A large fraction of my feminist practice revolves around equality in sex. For that purpose, pornography and erotica play an integral role in how people begin to learn and identify with their sexualities. In this regard, I create traditional but highly satirical oil paint compositions on panel that depict erotic images of women drawn from legal pornography I have produced. Each element of the scenery, costume design, and visual narrative is based on lived experiences the model has shared with me following a conducted interview.

This current body of work continues to center on perspective, but now expands to explore themes of sexuality and kink through a distinctly femme lens. One that includes both the subject’s lived experience and my own as a pansexual woman. My practice engages with how gender fluidity, queerness, and femme sexualities are often erased or misrepresented within Western media and erotic culture. Much of contemporary pornography and erotica still reflects a false narrative imposed upon women by the male gaze; flattening sexual identity into a limited set of tropes designed to satisfy patriarchal expectations. What distinguishes my work is its grounding in the female gaze: a reorientation of eroticism toward the lived realities, fantasies, and sexual agency of women and femmes across a spectrum of identities.

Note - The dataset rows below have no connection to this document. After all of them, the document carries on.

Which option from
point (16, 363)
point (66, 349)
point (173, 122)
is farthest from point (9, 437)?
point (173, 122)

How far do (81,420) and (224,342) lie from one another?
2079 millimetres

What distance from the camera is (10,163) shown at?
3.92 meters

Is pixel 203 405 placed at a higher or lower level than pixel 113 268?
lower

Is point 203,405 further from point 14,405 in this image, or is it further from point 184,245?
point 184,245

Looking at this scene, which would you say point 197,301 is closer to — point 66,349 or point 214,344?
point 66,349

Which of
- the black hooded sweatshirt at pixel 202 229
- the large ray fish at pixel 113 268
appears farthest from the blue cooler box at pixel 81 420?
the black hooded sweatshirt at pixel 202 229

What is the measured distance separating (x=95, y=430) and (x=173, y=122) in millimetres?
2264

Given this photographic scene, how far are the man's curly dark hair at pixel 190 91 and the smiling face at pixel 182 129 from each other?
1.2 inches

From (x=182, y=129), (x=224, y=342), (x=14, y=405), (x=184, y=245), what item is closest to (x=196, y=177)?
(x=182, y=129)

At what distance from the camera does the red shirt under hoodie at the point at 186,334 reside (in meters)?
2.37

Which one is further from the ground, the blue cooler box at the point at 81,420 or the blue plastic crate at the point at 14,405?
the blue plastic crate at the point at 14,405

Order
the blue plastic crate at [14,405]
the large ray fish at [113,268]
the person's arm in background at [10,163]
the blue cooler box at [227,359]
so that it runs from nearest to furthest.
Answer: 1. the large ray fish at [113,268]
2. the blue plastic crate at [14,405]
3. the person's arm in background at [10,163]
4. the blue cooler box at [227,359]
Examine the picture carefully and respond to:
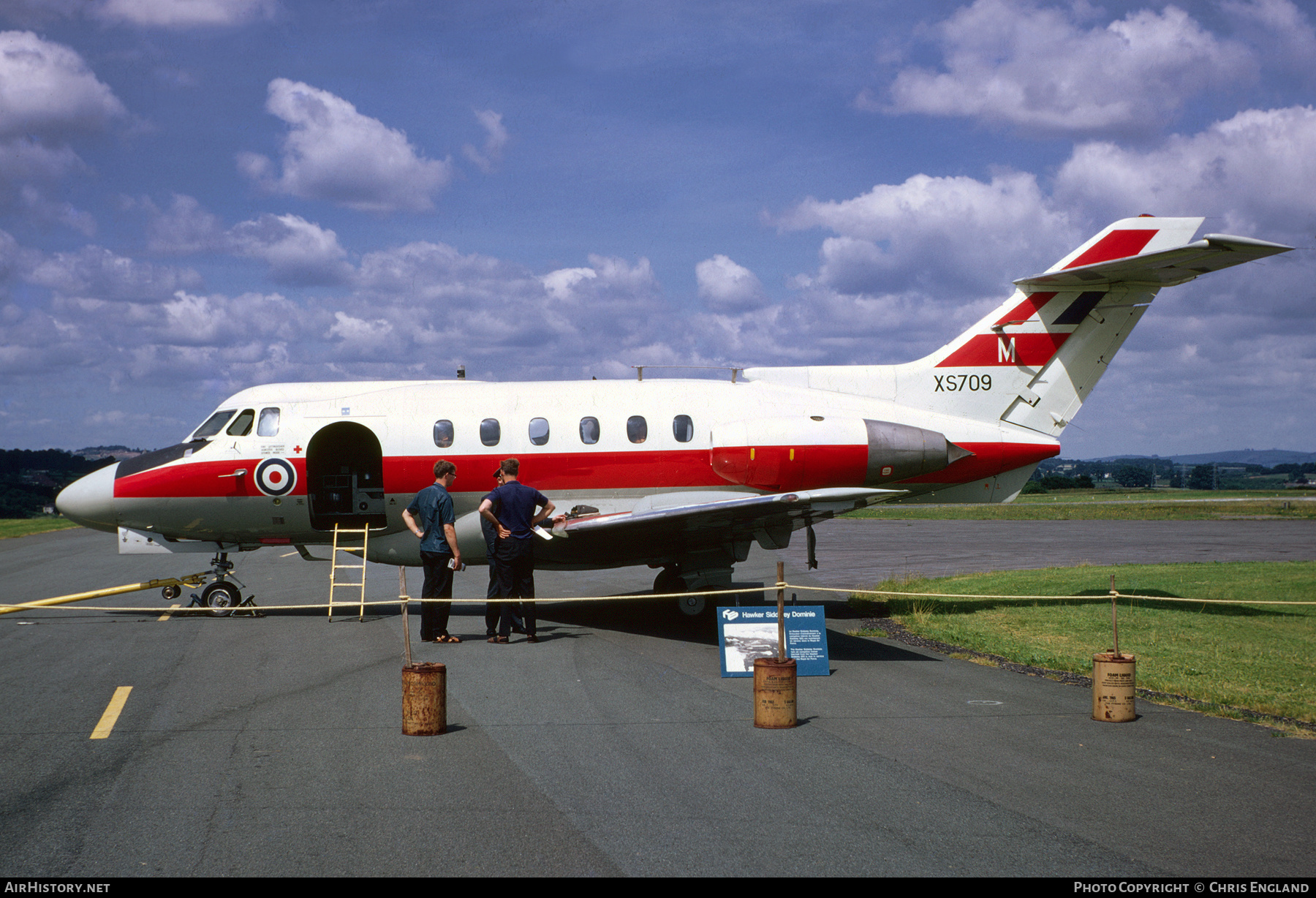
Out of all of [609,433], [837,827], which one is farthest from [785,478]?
[837,827]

The resulting compositions are laced with irony to highlight the absurd and outdated beliefs Western culture continues to hold about women’s sexuality. I create my own pornography, embracing its eroticism and humor as tools for critique. When reframed through the female gaze, these elements shift from objectification to empowerment. Though pornography has historically catered to the male gaze, it has evolved in some spaces to reflect femme and queer perspectives; offering women a way to define and explore their own sexualities. Through this lens, my work grants the women I portray agency over their bodies while cultivating a space where shared experience, vulnerability, and humor challenge long-standing cultural stigmas.

In a broader context, my work contributes to the ongoing dialogue around feminist figuration. While figuration, the female nude, and the human body are deeply rooted in painting’s historical canon, my practice challenges how sexuality and identity are traditionally represented. Sexuality doesn’t exist in a vacuum; it’s shaped by culture, personal history, and embodied experience, especially when filtered through the lens of gendered power dynamics. By centering femme perspectives, I aim to push this lineage forward, creating space for more honest, inclusive, and nuanced representations of desire.